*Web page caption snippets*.
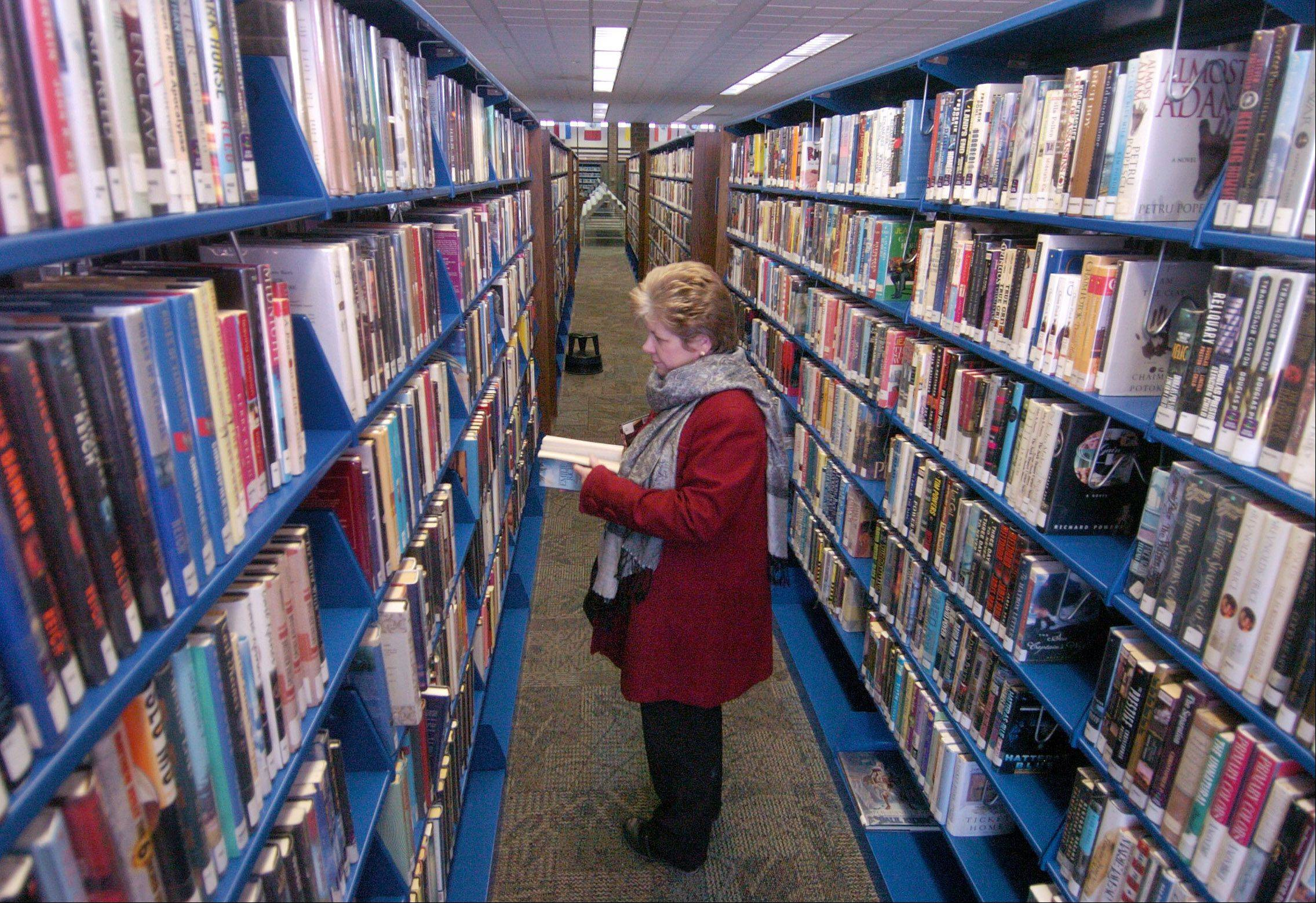 Lynn Thurman of Elk Grove Village picks out some fiction in the Elk Grove Village Library. As of May 1st, residents west of Rohlwing Road will lose their Elk Grove Village library cards because a tax-sharing deal between the Schaumburg and Elk Grove library districts is being canceled.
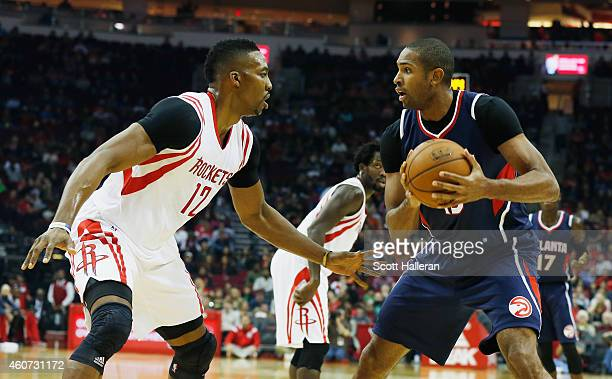 Dwight Howard of the Houston Rockets defends against Al Horford of the Atlanta Hawks during their game at the Toyota Center on December 20 2014 in...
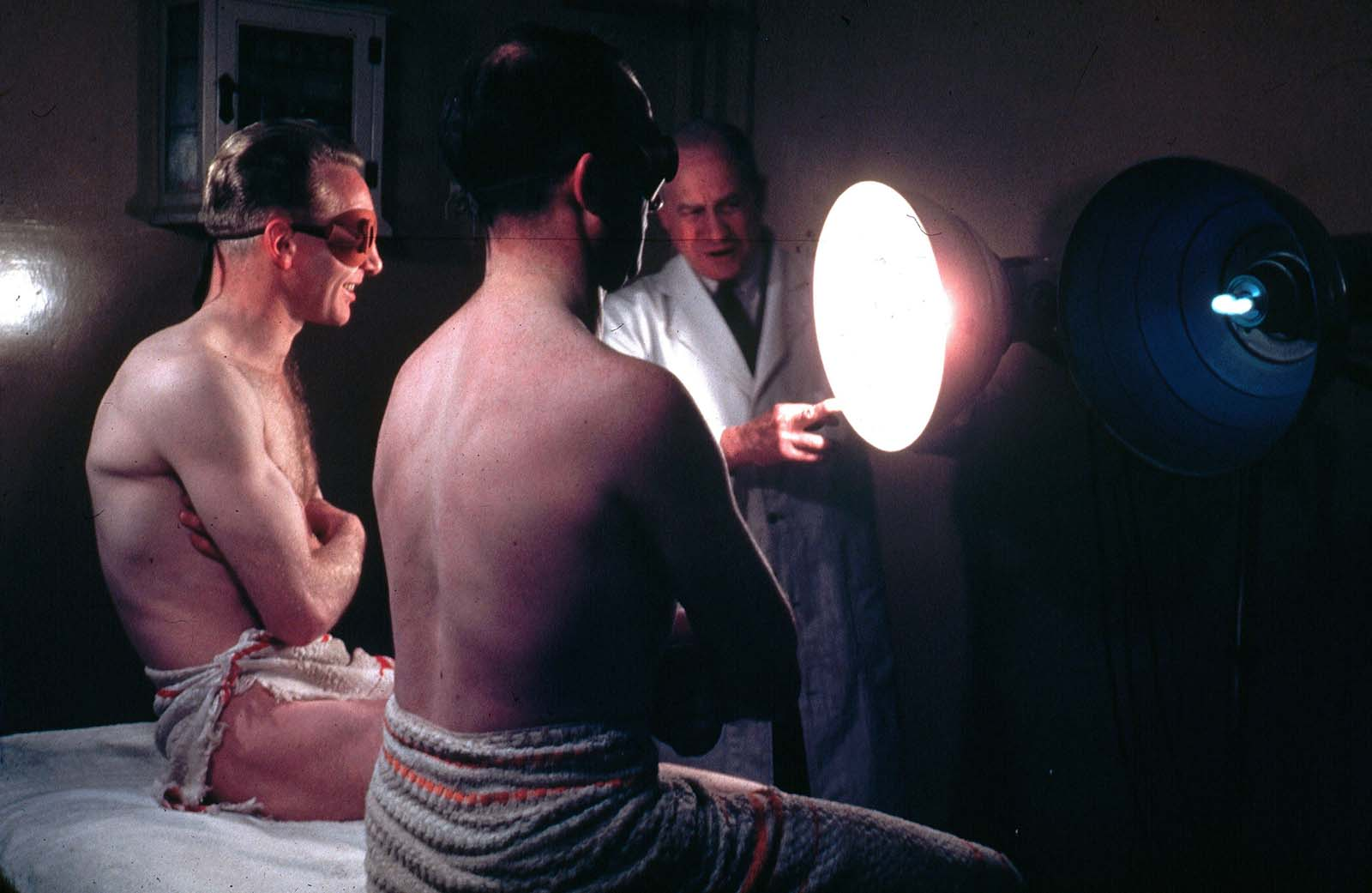 Two men wearing protective eye goggles and towels sitting under sunlamps set up by a doctor. 1950.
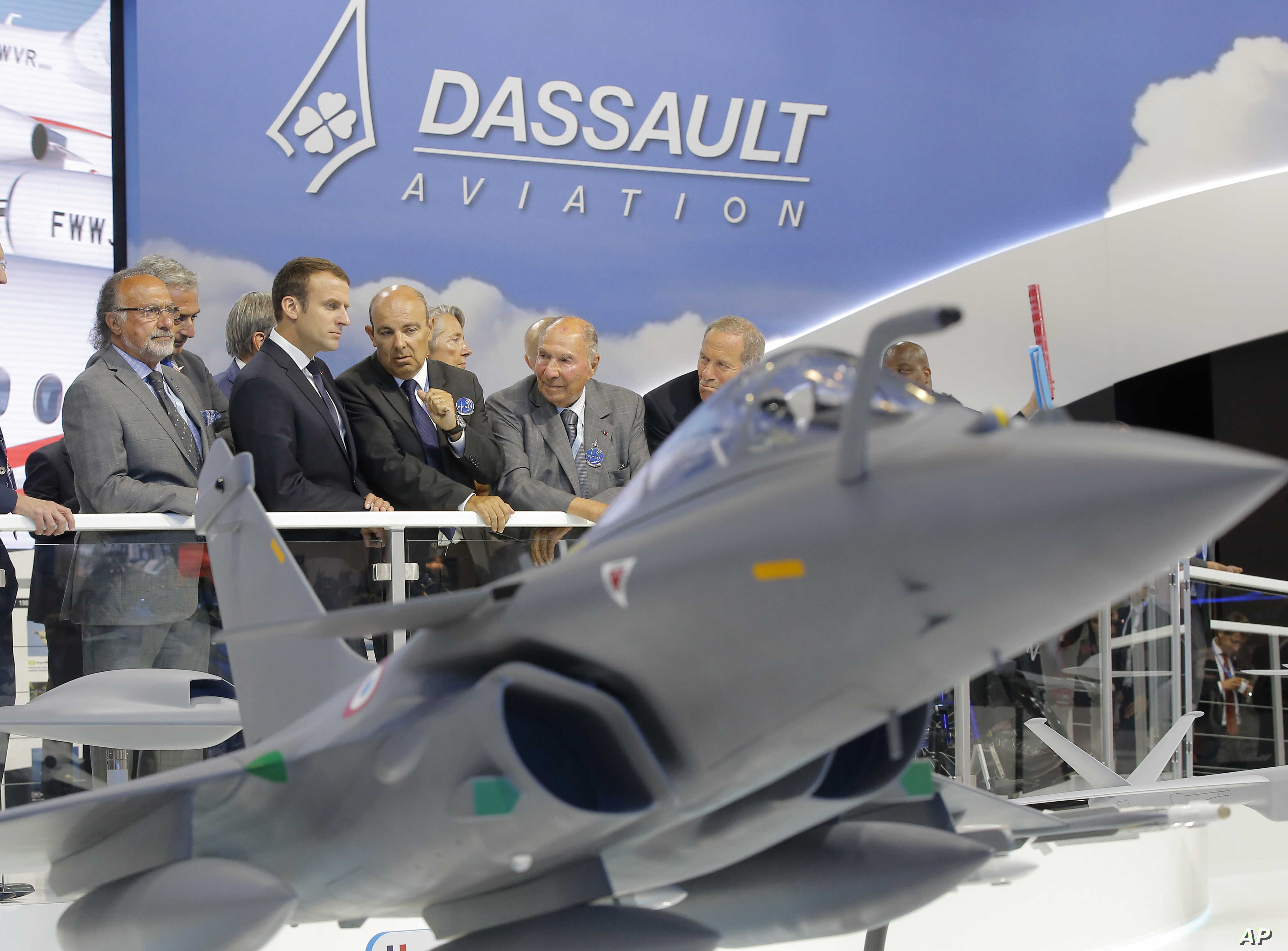 French President Emmanuel Macron, second left, listens to Dassault Aviation CEO Eric Trappier, center, while visiting the Paris Air Show in Le Bourget, June 19, 2017. Macron landed at the Bourget airfield in an Airbus A400-M military transport plane ...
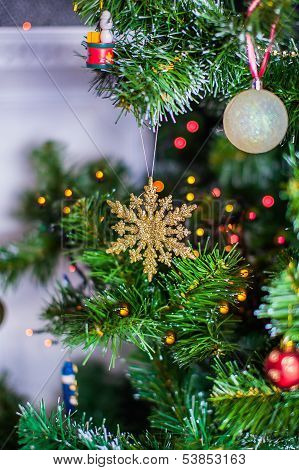 Snowflake on a Christmas tree with multi-colored fairy lights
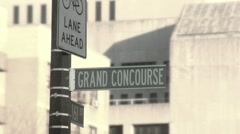 Grand Concourse sign in The Bronx in gritty vintage old film style footage, NYC Stock Footage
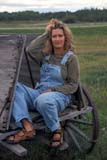 PEO ACT SUM  SK     2009117D  VT  MR # 348WOMAN ON OLD WAGONVANSCOY                           08                   © CLARENCE W. NORRIS      ALL RIGHTS RESERVEDACTIVITIES;FEMALE;FARMING;MR_;OUTDOORS;PEOPLE;PLAINS;PRAIRIES;RURAL;SASKATCHEWAN;SK_;SUMMER;VANSCOY;VTL;WAGONS;WESTERNLONE PINE PHOTO              (306) 683-0889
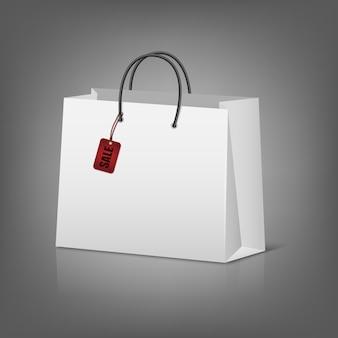 Shopper in carta bianca con etichetta di vendita.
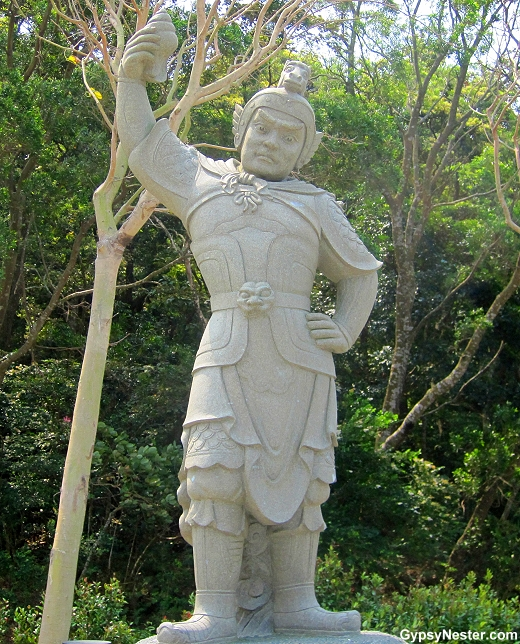The General Sandira represents 11 AM -1 PM and the horse of the Zodiac. He is armed with a conch shell.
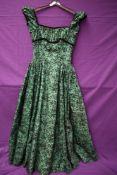 A green Rosecroft model 1950s gown having flocked floral detailing,velvet trim to under bust, sleeve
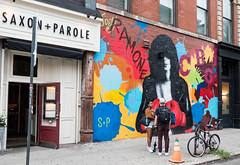 Joey Ramone (UrbanphotoZ) Tags: joeyramone saxonparole streetart urbanart friends restaurant mural cbgb theramones boxinggloves bike splatter sp redbrick wall column apartmentbuilding noho manhattan newyorkcity newyork nyc ny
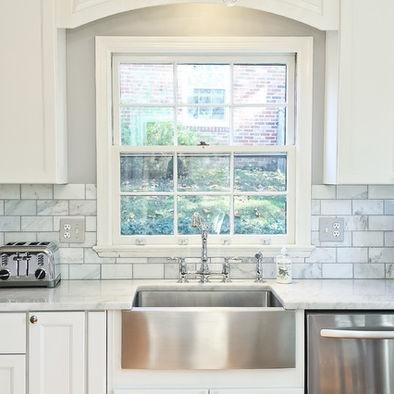 steel sink. backsplash. white kitchen. grey paint.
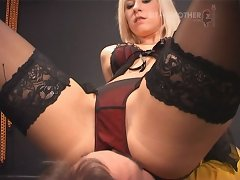 Blonde mistress smothers slave by ass
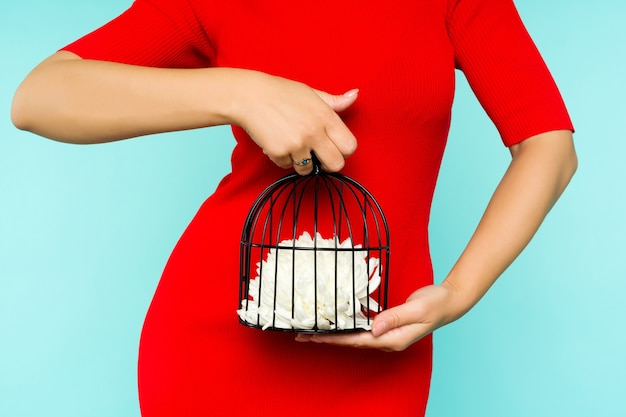 Asian woman in red dress holding a bird cage with a flower inside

*WHAT YOU HAVE TO DO*. Quote the records in their entirety, keeping the wording exact and excluding pictures.

*WRITTEN RESPONSE*.
 Lynn Thurman of Elk Grove Village picks out some fiction in the Elk Grove Village Library. As of May 1st, residents west of Rohlwing Road will lose their Elk Grove Village library cards because a tax-sharing deal between the Schaumburg and Elk Grove library districts is being canceled.
 Dwight Howard of the Houston Rockets defends against Al Horford of the Atlanta Hawks during their game at the Toyota Center on December 20 2014 in...
 Two men wearing protective eye goggles and towels sitting under sunlamps set up by a doctor. 1950.
 French President Emmanuel Macron, second left, listens to Dassault Aviation CEO Eric Trappier, center, while visiting the Paris Air Show in Le Bourget, June 19, 2017. Macron landed at the Bourget airfield in an Airbus A400-M military transport plane ...
 Snowflake on a Christmas tree with multi-colored fairy lights
 Grand Concourse sign in The Bronx in gritty vintage old film style footage, NYC Stock Footage
 PEO ACT SUM  SK     2009117D  VT  MR # 348WOMAN ON OLD WAGONVANSCOY                           08                   © CLARENCE W. NORRIS      ALL RIGHTS RESERVEDACTIVITIES;FEMALE;FARMING;MR_;OUTDOORS;PEOPLE;PLAINS;PRAIRIES;RURAL;SASKATCHEWAN;SK_;SUMMER;VANSCOY;VTL;WAGONS;WESTERNLONE PINE PHOTO              (306) 683-0889
 Shopper in carta bianca con etichetta di vendita.
The General Sandira represents 11 AM -1 PM and the horse of the Zodiac. He is armed with a conch shell.
 A green Rosecroft model 1950s gown having flocked floral detailing,velvet trim to under bust, sleeve
 Joey Ramone (UrbanphotoZ) Tags: joeyramone saxonparole streetart urbanart friends restaurant mural cbgb theramones boxinggloves bike splatter sp redbrick wall column apartmentbuilding noho manhattan newyorkcity newyork nyc ny
 steel sink. backsplash. white kitchen. grey paint.
 Blonde mistress smothers slave by ass
 Asian woman in red dress holding a bird cage with a flower inside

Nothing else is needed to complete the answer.